Detective Comics #1000
En plus de la collection des 80 ans, DC nous offre l’intégralité du #1000 de Detective Comics. Ne l’ayant pas lu au moment de la sortie VO, je l’ai découvert pour la première fois. N’ayant pas lu la review de Sledgy7 pour rester objectif, je m’attendais au pire… et j’ai été plutôt agréablement surpris. Bien sûr, on est loin d’une anthologie glorieuse. Certains récits, pourtant signés par des grands noms, tombent parfois complètement à plat. C’est notamment le cas pour Dennis O’Neill et Christopher Priest, dont les récits laissent pantois et interrogatif. Même Geoff Johns passe relativement à côté (bien que, full disclosure, mon désamour pour Kelley Jones joue peut-être aussi dans ce jugement de valeur).

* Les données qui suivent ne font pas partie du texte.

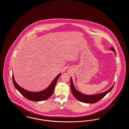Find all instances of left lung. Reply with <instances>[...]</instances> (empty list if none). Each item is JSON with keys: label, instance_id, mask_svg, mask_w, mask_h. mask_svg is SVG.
I'll return each mask as SVG.
<instances>
[{"label": "left lung", "instance_id": "obj_1", "mask_svg": "<svg viewBox=\"0 0 129 129\" xmlns=\"http://www.w3.org/2000/svg\"><path fill=\"white\" fill-rule=\"evenodd\" d=\"M111 50L113 51L115 53V54L116 55V52L115 49L113 47H110ZM114 84L108 90L101 93H99L95 95H86L78 91L75 87L74 86V83L73 82L72 78L71 77V90L72 92L74 95V97L79 101L80 102H82L83 103H88V104H94L97 102H98L100 100H101L103 98L104 96L108 94L109 92H110L111 90L112 89Z\"/></svg>", "mask_w": 129, "mask_h": 129}]
</instances>
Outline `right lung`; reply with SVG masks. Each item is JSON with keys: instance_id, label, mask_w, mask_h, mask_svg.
Wrapping results in <instances>:
<instances>
[{"instance_id": "add662e5", "label": "right lung", "mask_w": 129, "mask_h": 129, "mask_svg": "<svg viewBox=\"0 0 129 129\" xmlns=\"http://www.w3.org/2000/svg\"><path fill=\"white\" fill-rule=\"evenodd\" d=\"M61 74H58L50 85L42 91L38 92H31L26 90L23 87L19 86L15 81L13 74H12V81L14 87L23 96L28 100L34 102H40L46 100L50 98L53 94L55 84L58 78Z\"/></svg>"}]
</instances>
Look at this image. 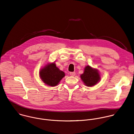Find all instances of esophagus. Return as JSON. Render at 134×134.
<instances>
[{
    "instance_id": "obj_1",
    "label": "esophagus",
    "mask_w": 134,
    "mask_h": 134,
    "mask_svg": "<svg viewBox=\"0 0 134 134\" xmlns=\"http://www.w3.org/2000/svg\"><path fill=\"white\" fill-rule=\"evenodd\" d=\"M70 76H75V75H76V73L75 72H70Z\"/></svg>"
}]
</instances>
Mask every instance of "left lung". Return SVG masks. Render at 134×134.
Instances as JSON below:
<instances>
[{
    "label": "left lung",
    "instance_id": "1",
    "mask_svg": "<svg viewBox=\"0 0 134 134\" xmlns=\"http://www.w3.org/2000/svg\"><path fill=\"white\" fill-rule=\"evenodd\" d=\"M80 77L87 86H94L100 80V76L98 70L90 66L85 67L84 73L81 75Z\"/></svg>",
    "mask_w": 134,
    "mask_h": 134
}]
</instances>
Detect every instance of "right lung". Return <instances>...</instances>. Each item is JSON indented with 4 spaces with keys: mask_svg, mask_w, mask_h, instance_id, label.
Here are the masks:
<instances>
[{
    "mask_svg": "<svg viewBox=\"0 0 134 134\" xmlns=\"http://www.w3.org/2000/svg\"><path fill=\"white\" fill-rule=\"evenodd\" d=\"M39 75L42 81L46 84L54 86H56L64 77L65 73L60 70L55 65V63L49 64L41 69Z\"/></svg>",
    "mask_w": 134,
    "mask_h": 134,
    "instance_id": "obj_1",
    "label": "right lung"
}]
</instances>
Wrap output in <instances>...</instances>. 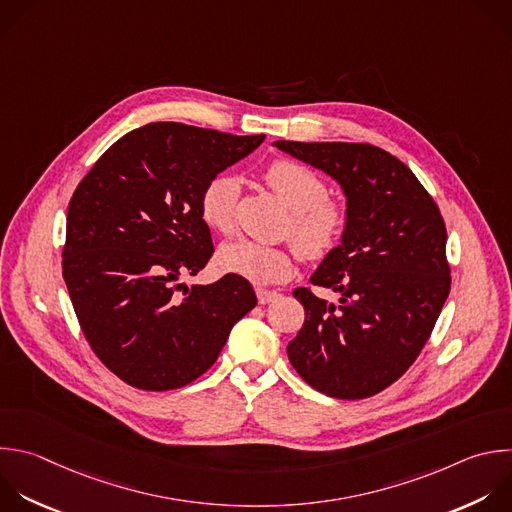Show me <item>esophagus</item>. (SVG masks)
Returning a JSON list of instances; mask_svg holds the SVG:
<instances>
[{
    "label": "esophagus",
    "mask_w": 512,
    "mask_h": 512,
    "mask_svg": "<svg viewBox=\"0 0 512 512\" xmlns=\"http://www.w3.org/2000/svg\"><path fill=\"white\" fill-rule=\"evenodd\" d=\"M277 297H279V293H277L275 289L257 287V299H259L261 305H265V303H269V301H273V299H277Z\"/></svg>",
    "instance_id": "esophagus-1"
}]
</instances>
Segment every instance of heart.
Wrapping results in <instances>:
<instances>
[{"instance_id":"b5f03b06","label":"heart","mask_w":512,"mask_h":512,"mask_svg":"<svg viewBox=\"0 0 512 512\" xmlns=\"http://www.w3.org/2000/svg\"><path fill=\"white\" fill-rule=\"evenodd\" d=\"M263 179L289 209L285 229L307 259H321L342 243L350 225V209L346 203L327 197V185L311 168L279 158L265 168ZM237 201L239 181L231 175H217L201 191V219L213 231L231 235L237 227ZM297 247L293 243L267 245L239 239L221 247L219 263L225 271L253 283L281 281L293 271Z\"/></svg>"}]
</instances>
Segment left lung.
I'll return each instance as SVG.
<instances>
[{
  "label": "left lung",
  "instance_id": "left-lung-1",
  "mask_svg": "<svg viewBox=\"0 0 512 512\" xmlns=\"http://www.w3.org/2000/svg\"><path fill=\"white\" fill-rule=\"evenodd\" d=\"M275 146L335 179L350 209L342 245L309 279L339 293V301L307 287L293 291L305 321L287 346L289 362L325 396L370 398L414 364L450 293L444 219L412 170L378 146Z\"/></svg>",
  "mask_w": 512,
  "mask_h": 512
}]
</instances>
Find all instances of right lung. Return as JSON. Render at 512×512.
<instances>
[{"label": "right lung", "mask_w": 512, "mask_h": 512, "mask_svg": "<svg viewBox=\"0 0 512 512\" xmlns=\"http://www.w3.org/2000/svg\"><path fill=\"white\" fill-rule=\"evenodd\" d=\"M263 138L152 122L116 140L76 187L64 281L90 348L128 386L191 384L257 305L235 273L193 287L179 279L197 275L215 251L199 213L203 187Z\"/></svg>", "instance_id": "add662e5"}]
</instances>
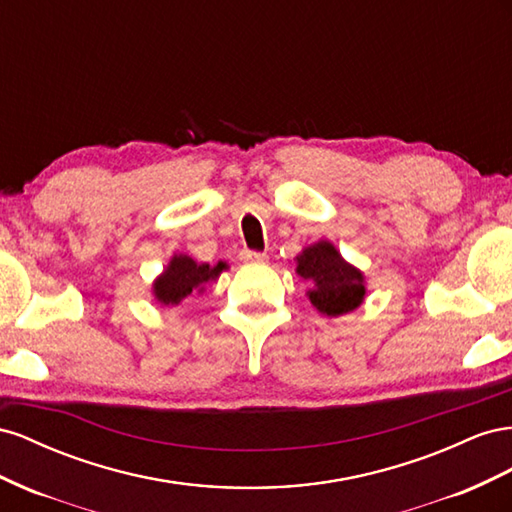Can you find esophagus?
Instances as JSON below:
<instances>
[{
    "label": "esophagus",
    "mask_w": 512,
    "mask_h": 512,
    "mask_svg": "<svg viewBox=\"0 0 512 512\" xmlns=\"http://www.w3.org/2000/svg\"><path fill=\"white\" fill-rule=\"evenodd\" d=\"M242 257L246 259V261H253V264H264V261H268V255L266 253H259V251H246L242 253Z\"/></svg>",
    "instance_id": "34e87169"
}]
</instances>
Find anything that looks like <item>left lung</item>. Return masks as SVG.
Listing matches in <instances>:
<instances>
[{
    "mask_svg": "<svg viewBox=\"0 0 512 512\" xmlns=\"http://www.w3.org/2000/svg\"><path fill=\"white\" fill-rule=\"evenodd\" d=\"M296 272L304 281H313L315 287L309 291L313 306L319 313L337 317L354 311L364 298L362 274L345 264L330 242H317L304 248L298 257Z\"/></svg>",
    "mask_w": 512,
    "mask_h": 512,
    "instance_id": "8db88e82",
    "label": "left lung"
}]
</instances>
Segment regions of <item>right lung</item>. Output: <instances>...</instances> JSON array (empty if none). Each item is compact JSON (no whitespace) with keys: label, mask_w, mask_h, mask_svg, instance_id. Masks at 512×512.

Mais globalement, on trouve pas mal de récits amusants, enthousiasmants, à défaut d’être vraiment brillants. Malheureusement, aucun ne peut se revendiquer du niveau de Comment tuer une légende ?. Mais certains auteurs tirent bien leur épingle du jeu. C’est le cas des éternels Snyder et Capullo, qui livrent un récit plaisant, ancré dans l’aspect détective du héros. C’est pareil pour Tom King, accompagné par Daniel et Jones, pour une histoire drôle et touchante. Il en va de même pour Paul Dini et Dustin Nguyen, qui restent fidèle à leur réputation. Chacun participe de sa petite touche et laisse malgré tout un sentiment agréable.

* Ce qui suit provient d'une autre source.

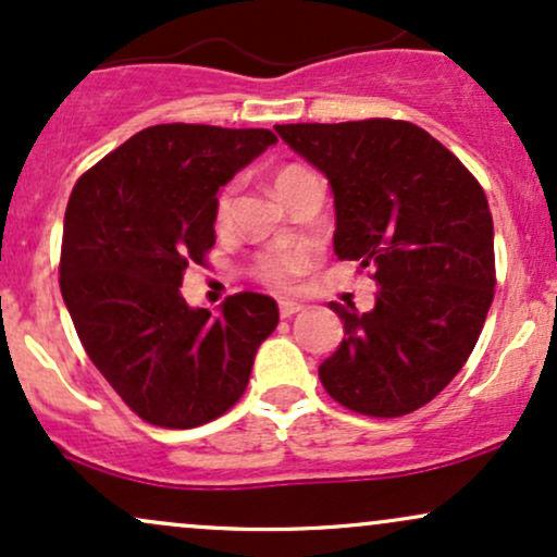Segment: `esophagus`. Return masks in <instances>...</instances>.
<instances>
[{"instance_id": "esophagus-1", "label": "esophagus", "mask_w": 557, "mask_h": 557, "mask_svg": "<svg viewBox=\"0 0 557 557\" xmlns=\"http://www.w3.org/2000/svg\"><path fill=\"white\" fill-rule=\"evenodd\" d=\"M298 311H304V304L298 300H280V317H296Z\"/></svg>"}]
</instances>
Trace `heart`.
Segmentation results:
<instances>
[{"label": "heart", "instance_id": "heart-1", "mask_svg": "<svg viewBox=\"0 0 557 557\" xmlns=\"http://www.w3.org/2000/svg\"><path fill=\"white\" fill-rule=\"evenodd\" d=\"M304 172L300 168H285L277 172V181L274 185L290 181L293 175ZM230 214H233V188H225L220 196H216L214 203V220L216 225H227ZM311 264V257L306 251H285V253H267V257L259 259L257 274L261 283L267 285H290L293 280L298 277L306 267Z\"/></svg>", "mask_w": 557, "mask_h": 557}]
</instances>
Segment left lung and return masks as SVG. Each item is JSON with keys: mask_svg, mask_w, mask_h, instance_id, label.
<instances>
[{"mask_svg": "<svg viewBox=\"0 0 557 557\" xmlns=\"http://www.w3.org/2000/svg\"><path fill=\"white\" fill-rule=\"evenodd\" d=\"M327 177L337 259L380 285L374 309H330L343 343L319 367L341 406L403 417L443 393L479 341L495 290V230L476 177L403 120L274 125Z\"/></svg>", "mask_w": 557, "mask_h": 557, "instance_id": "obj_1", "label": "left lung"}]
</instances>
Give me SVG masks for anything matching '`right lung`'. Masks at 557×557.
Listing matches in <instances>:
<instances>
[{"label": "right lung", "mask_w": 557, "mask_h": 557, "mask_svg": "<svg viewBox=\"0 0 557 557\" xmlns=\"http://www.w3.org/2000/svg\"><path fill=\"white\" fill-rule=\"evenodd\" d=\"M272 144L264 127L151 125L70 194L62 298L88 359L149 424L190 430L222 417L277 327V304L261 293H235L220 314L181 293L185 267L214 246L216 190Z\"/></svg>", "instance_id": "right-lung-1"}]
</instances>
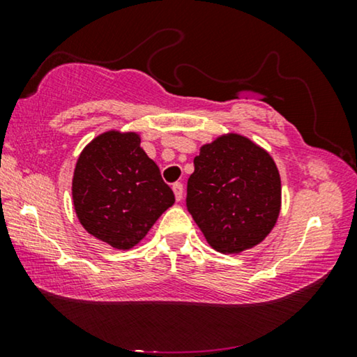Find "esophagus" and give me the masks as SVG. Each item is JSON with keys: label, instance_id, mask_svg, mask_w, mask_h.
Returning <instances> with one entry per match:
<instances>
[{"label": "esophagus", "instance_id": "1", "mask_svg": "<svg viewBox=\"0 0 357 357\" xmlns=\"http://www.w3.org/2000/svg\"><path fill=\"white\" fill-rule=\"evenodd\" d=\"M172 190H174L175 199H177V202H180V199L183 198V185L180 183V182H175V183L172 185Z\"/></svg>", "mask_w": 357, "mask_h": 357}]
</instances>
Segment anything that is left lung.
I'll list each match as a JSON object with an SVG mask.
<instances>
[{
    "mask_svg": "<svg viewBox=\"0 0 357 357\" xmlns=\"http://www.w3.org/2000/svg\"><path fill=\"white\" fill-rule=\"evenodd\" d=\"M187 183V209L213 248L242 252L265 238L281 206V180L270 154L241 135L204 144Z\"/></svg>",
    "mask_w": 357,
    "mask_h": 357,
    "instance_id": "1",
    "label": "left lung"
}]
</instances>
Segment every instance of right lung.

A la fin des 500 pages de Batman 80 ans, on garde une impression plutôt positive de cette anthologie anniversaire, principalement tournée autour des origin-stories. Résumant l’histoire des comics à travers son plus vieux titre, Batman 80 ans livre un sympathique hommage à son héros phare, malgré quelques lieux communs et maladresses. Les fans les plus hardcore seront sans doute un peu frustrés, mais l’amateur occasionnel saura sans doute y trouver son bonheur.